Released: 04/25/2017   By: Heidi Dufrene, PharmD

Kentucky will become the first state to change gabapentin to a Schedule V controlled substance, effective July 1, 2017. Current FDA-approved indications for gabapentin are post-herpetic neuralgia and seizures. However, gabapentin is most often prescribed off label to treat a number of conditions including neuropathic pain. Gabapentin is structurally related to Lyrica (Pregabalin) which has been a Schedule V controlled substance since its release to the market. Although not originally labeled as having a high potential for abuse, there has been an increase in the illicit use of gabapentin. According to the American Addiction Center, those who abuse gabapentin describe a rush of euphoria or “high” when using the drug. People who abuse gabapentin often take extremely high doses of the drug or combine it with illicit substances to enhance its effects. Prescribers should be aware of this illicit use and monitor patients receiving gabapentin closely for signs of misuse or abuse.

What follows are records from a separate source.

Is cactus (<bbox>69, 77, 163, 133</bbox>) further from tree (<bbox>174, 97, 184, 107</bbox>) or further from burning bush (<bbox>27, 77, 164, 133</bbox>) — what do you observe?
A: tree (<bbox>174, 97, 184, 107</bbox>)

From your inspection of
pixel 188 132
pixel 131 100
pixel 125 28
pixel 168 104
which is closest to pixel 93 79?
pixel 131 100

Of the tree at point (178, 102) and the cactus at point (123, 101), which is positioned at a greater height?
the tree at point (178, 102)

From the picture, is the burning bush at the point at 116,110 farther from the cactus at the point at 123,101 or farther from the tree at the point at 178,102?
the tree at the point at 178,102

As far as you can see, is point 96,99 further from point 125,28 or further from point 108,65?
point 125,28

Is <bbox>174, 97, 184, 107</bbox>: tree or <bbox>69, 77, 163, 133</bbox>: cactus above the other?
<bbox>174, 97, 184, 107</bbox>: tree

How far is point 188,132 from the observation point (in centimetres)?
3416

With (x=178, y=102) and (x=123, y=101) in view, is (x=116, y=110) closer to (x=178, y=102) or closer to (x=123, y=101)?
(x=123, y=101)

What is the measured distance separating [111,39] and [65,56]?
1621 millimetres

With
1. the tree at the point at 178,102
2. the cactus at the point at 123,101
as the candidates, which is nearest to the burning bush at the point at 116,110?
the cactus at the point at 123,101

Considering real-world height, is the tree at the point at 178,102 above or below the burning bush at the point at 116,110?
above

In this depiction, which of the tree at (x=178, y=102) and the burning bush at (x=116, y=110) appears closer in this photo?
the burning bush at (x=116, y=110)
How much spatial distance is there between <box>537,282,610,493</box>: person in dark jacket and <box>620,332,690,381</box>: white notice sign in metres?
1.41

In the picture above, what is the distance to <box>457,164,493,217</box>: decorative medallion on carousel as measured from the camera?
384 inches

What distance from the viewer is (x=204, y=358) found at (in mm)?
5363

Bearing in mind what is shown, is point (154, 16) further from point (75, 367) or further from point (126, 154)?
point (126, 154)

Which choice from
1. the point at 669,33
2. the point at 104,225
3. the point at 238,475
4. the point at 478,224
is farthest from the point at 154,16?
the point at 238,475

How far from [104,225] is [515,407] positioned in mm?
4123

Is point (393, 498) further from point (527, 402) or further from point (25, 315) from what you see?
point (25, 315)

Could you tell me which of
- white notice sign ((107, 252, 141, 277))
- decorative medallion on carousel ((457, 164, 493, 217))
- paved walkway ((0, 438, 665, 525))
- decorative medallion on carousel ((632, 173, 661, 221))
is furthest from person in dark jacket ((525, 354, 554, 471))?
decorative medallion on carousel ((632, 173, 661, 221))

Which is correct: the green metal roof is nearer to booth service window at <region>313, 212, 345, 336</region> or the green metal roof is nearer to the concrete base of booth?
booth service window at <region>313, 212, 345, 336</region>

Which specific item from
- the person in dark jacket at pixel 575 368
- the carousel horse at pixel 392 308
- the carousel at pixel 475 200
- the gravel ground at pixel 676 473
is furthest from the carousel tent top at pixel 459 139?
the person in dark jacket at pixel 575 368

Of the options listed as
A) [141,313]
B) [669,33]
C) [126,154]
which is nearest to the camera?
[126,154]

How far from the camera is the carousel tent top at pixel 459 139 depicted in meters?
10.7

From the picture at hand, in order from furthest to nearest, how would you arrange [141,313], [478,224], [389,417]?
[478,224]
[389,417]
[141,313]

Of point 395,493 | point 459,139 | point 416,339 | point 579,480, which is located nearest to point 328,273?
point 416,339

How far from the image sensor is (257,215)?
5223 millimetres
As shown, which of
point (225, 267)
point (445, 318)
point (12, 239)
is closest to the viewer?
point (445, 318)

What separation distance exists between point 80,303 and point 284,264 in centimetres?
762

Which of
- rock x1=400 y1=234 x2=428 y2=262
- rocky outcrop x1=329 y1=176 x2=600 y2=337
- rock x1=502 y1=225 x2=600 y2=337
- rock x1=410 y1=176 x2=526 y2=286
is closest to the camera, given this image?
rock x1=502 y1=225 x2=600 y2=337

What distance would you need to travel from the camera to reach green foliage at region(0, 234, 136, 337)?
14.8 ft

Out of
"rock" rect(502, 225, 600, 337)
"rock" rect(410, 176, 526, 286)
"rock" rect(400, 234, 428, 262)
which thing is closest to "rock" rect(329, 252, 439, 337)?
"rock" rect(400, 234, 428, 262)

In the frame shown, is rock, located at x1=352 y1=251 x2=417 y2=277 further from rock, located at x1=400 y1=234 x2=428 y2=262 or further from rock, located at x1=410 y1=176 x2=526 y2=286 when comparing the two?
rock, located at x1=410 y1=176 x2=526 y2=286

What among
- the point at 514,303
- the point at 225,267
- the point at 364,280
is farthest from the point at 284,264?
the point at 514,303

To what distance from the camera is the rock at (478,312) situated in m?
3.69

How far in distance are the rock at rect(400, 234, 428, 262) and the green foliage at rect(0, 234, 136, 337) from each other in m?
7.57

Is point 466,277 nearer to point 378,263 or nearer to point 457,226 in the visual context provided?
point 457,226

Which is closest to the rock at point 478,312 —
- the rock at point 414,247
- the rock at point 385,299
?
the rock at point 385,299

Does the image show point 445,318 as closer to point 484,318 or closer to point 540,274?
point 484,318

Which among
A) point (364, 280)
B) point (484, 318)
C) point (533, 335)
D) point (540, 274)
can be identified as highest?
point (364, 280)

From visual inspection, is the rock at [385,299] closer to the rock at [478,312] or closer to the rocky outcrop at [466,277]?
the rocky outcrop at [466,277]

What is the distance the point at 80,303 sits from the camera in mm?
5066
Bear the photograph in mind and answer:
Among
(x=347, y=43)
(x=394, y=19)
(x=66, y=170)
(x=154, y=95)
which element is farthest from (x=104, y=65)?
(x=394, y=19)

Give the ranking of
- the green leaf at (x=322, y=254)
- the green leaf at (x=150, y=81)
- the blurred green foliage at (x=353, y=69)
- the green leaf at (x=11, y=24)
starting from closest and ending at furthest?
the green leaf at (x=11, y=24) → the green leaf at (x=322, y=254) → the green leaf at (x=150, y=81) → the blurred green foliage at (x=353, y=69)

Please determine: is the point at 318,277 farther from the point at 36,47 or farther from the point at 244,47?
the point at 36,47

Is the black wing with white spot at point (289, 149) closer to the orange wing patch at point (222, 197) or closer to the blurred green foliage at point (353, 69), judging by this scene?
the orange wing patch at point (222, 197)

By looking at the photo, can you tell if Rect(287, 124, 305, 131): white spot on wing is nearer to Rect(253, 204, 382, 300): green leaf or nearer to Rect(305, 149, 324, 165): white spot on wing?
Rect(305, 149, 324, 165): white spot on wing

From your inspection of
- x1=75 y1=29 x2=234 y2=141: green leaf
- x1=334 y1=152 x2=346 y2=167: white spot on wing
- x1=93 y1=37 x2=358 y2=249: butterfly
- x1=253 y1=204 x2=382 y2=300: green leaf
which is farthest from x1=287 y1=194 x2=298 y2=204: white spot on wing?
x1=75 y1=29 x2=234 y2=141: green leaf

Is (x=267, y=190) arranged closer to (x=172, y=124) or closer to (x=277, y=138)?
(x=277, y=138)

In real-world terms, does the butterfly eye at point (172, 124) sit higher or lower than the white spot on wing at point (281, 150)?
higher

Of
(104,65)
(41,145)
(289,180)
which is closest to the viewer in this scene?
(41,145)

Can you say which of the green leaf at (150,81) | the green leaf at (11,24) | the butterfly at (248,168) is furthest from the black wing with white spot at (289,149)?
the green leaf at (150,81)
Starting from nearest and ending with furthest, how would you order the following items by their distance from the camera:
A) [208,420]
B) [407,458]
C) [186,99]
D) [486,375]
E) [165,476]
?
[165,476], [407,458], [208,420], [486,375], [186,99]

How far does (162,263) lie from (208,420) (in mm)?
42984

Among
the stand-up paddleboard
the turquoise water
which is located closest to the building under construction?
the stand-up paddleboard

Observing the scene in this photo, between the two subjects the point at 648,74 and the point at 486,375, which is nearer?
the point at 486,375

After July 1, 2017, all prescriptions written for gabapentin in Kentucky must follow federal and state regulations for controlled substances. Current prescriptions for gabapentin will still be valid if the prescriber has a valid DEA number, is authorized to prescribe control substances, has not been filled more than five times, and was written less than six months prior to this date. Pharmacies will need to conduct an initial inventory of gabapentin on July 1st and include it in their biennial control substance inventory. This change will also require all pharmacies or dispensing physicians to submit gabapentin dispensing data to the state prescription monitoring database, KASPER.
Some states already require reporting gabapentin to their state databases, such as Ohio, Minnesota, and Virginia. With Kentucky classifying gabapentin as a Schedule V, other states, or even federal laws, may soon decide to do the same.